At first glance, it can feel like music theory is full of “rules.” Pick up any good theory textbook and you’ll find detailed descriptions of how to name, construct, and analyze scales, intervals, harmonies, chord progressions, compositional forms, and a lot more that can make any creative person’s eyes glaze over.

These descriptions are often communicated in such a way as to imply that there’s a “right” and a “wrong” way to write a song. However, this way of thinking just does not reflect the real world of music. Theory is a way to name things, not a set of rules to be followed, and can be a good starting point to help you get the sounds in your head onto paper. But it’s not the end all be all.

Music theory is really a practice of learning the “rules” so you can break them. As you’ll see here, there are countless examples in music where going against common music theory rules ends up being exactly what a song needs.

Parallel perfect intervals: Chuck Berry’s “Johnny B. Goode”

One of the most commonly broken rules in music theory is the avoidance of parallel perfect intervals.

If you have ever played a power chord, you have played a perfect interval. In classical theory, parallel perfect intervals are avoided because (among other reasons) they cause the individual voices to lose their independence, resulting in a thinner and even blocky sound.

You can hear this for yourself. Try playing a perfect fifth, perfect fourth, or a perfect octave, then follow it with another perfect interval and see how it sounds. Try it again and this time follow the perfect interval with something like a third. You’ll notice that the perfect interval sounds almost “at rest” or “comfortable” for your ear. Hanging around that too long can get boring, so classical composers used more dissonant major, minor, diminished, and augmented intervals to add movement within a piece.

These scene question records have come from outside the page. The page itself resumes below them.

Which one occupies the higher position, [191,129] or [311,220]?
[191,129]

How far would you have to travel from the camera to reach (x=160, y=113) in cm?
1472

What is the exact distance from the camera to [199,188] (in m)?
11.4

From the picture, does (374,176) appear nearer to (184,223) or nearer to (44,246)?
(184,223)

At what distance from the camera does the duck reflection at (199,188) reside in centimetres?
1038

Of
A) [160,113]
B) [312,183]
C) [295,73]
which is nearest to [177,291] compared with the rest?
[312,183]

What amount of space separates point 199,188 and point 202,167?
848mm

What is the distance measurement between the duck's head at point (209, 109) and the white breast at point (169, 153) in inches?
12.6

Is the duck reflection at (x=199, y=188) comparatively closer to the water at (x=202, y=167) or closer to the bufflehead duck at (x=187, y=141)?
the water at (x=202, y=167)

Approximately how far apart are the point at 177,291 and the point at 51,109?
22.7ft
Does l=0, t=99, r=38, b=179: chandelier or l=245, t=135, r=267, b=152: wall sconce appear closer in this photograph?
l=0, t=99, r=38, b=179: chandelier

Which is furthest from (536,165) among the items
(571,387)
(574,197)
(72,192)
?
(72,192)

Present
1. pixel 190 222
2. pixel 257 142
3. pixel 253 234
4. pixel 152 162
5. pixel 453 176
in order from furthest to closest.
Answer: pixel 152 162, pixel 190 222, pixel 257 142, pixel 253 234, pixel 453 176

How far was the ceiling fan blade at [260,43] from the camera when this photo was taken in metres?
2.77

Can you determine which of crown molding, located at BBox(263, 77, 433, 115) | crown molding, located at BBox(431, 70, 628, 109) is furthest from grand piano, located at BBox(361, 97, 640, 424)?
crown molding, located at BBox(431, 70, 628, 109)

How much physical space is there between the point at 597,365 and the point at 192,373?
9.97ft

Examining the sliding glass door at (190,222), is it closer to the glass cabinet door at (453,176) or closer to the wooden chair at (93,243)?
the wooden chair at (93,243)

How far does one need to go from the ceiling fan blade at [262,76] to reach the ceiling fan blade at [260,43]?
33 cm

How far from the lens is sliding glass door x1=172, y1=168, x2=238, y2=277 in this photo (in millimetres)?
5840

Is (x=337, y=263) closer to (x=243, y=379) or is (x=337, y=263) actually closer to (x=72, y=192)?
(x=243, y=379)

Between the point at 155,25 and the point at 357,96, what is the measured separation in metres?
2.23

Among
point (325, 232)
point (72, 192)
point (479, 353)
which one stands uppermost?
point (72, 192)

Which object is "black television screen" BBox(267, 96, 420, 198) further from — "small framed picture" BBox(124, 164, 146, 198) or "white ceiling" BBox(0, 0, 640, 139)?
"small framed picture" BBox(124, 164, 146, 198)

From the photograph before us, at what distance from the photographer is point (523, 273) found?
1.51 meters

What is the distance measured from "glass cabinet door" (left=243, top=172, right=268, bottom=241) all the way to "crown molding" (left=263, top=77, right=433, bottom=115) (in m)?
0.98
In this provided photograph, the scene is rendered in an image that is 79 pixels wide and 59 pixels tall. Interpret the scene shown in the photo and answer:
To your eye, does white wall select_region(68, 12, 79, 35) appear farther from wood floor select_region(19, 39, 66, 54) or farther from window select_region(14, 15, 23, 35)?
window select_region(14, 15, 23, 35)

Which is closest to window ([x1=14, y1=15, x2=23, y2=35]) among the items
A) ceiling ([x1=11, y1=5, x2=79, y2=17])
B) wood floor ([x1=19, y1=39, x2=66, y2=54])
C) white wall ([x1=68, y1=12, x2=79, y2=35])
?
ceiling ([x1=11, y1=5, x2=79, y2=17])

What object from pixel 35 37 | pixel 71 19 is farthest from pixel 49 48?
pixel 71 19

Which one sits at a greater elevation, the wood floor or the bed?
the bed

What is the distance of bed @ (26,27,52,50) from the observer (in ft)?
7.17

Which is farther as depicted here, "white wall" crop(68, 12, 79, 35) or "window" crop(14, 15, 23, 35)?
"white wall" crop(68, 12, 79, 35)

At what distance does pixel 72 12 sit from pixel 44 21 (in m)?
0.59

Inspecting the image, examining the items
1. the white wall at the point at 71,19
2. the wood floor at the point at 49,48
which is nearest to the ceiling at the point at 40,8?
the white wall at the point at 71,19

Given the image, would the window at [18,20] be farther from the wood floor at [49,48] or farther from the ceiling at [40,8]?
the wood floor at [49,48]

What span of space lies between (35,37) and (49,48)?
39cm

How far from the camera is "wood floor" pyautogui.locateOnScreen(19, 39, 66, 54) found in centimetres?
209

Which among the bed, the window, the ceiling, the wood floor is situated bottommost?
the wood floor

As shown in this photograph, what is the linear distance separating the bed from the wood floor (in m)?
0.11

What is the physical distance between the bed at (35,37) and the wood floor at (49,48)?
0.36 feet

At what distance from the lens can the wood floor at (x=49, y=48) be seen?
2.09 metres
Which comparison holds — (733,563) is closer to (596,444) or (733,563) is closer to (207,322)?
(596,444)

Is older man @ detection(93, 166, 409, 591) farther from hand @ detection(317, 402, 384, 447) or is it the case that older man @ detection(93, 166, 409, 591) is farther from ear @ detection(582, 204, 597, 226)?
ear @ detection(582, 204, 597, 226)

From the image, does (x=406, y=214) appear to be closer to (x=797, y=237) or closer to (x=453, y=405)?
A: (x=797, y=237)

However, if Chuck Berry had decided to follow these rules, the guitar parts for “Johnny B. Goode” and the slew of classic rock music that came afterward would have been lost to all of us.

Nowadays, just about all of rock and pop music depends on parallel perfect intervals.

Playing the wrong chord: David Bowie’s “Space Oddity”

Another common rule in music theory is to play the correct chord qualities for each of the chords in a particular key. So, if you were playing in C Major, the diatonic chords (chords within the key) that you would build your progression from are C, Dm, Em, F, G, Am, and Bdim.

Following this rule is a great starting point when looking for strong chord progressions. Diatonic chords will almost always sound good together, so you can put a decent chord progression together without much thought. But, this rule has been broken many times in the service of great songs.

David Bowie’s musical catalog is a great example of this. Consider the acoustic guitar breaks in “Space Oddity” (which is also in C major). The chords in these breaks are C, F, G and A. Notice it is not an A minor chord. Instead, Bowie intentionally plays the wrong chord quality – and it sounds AWESOME!

Just because you are playing the “wrong” chord quality doesn’t mean you’ve played the wrong chord: sometimes the wrong chord is exactly the right thing for the song.

Playing in the wrong key: Rage Against the Machine’s “Fistful of Steel”

Finally, a typically unspoken rule in most tonal music is that you don’t play in the wrong key. The reasons for this are pretty obvious: playing in the wrong key can sound downright awful (we all know that cringy feeling when we hit a wrong note). However, there are some fantastic ways that even this rule has been broken.

A great example of this is the introduction of Rage Against the Machine’s Fistful of Steel. The song is basically in F# minor. However, half of the guitar part is made up of harmonies from G major. Juxtaposing F# minor against chords from G major is incredibly dissonant because G major has very little to do with F# minor.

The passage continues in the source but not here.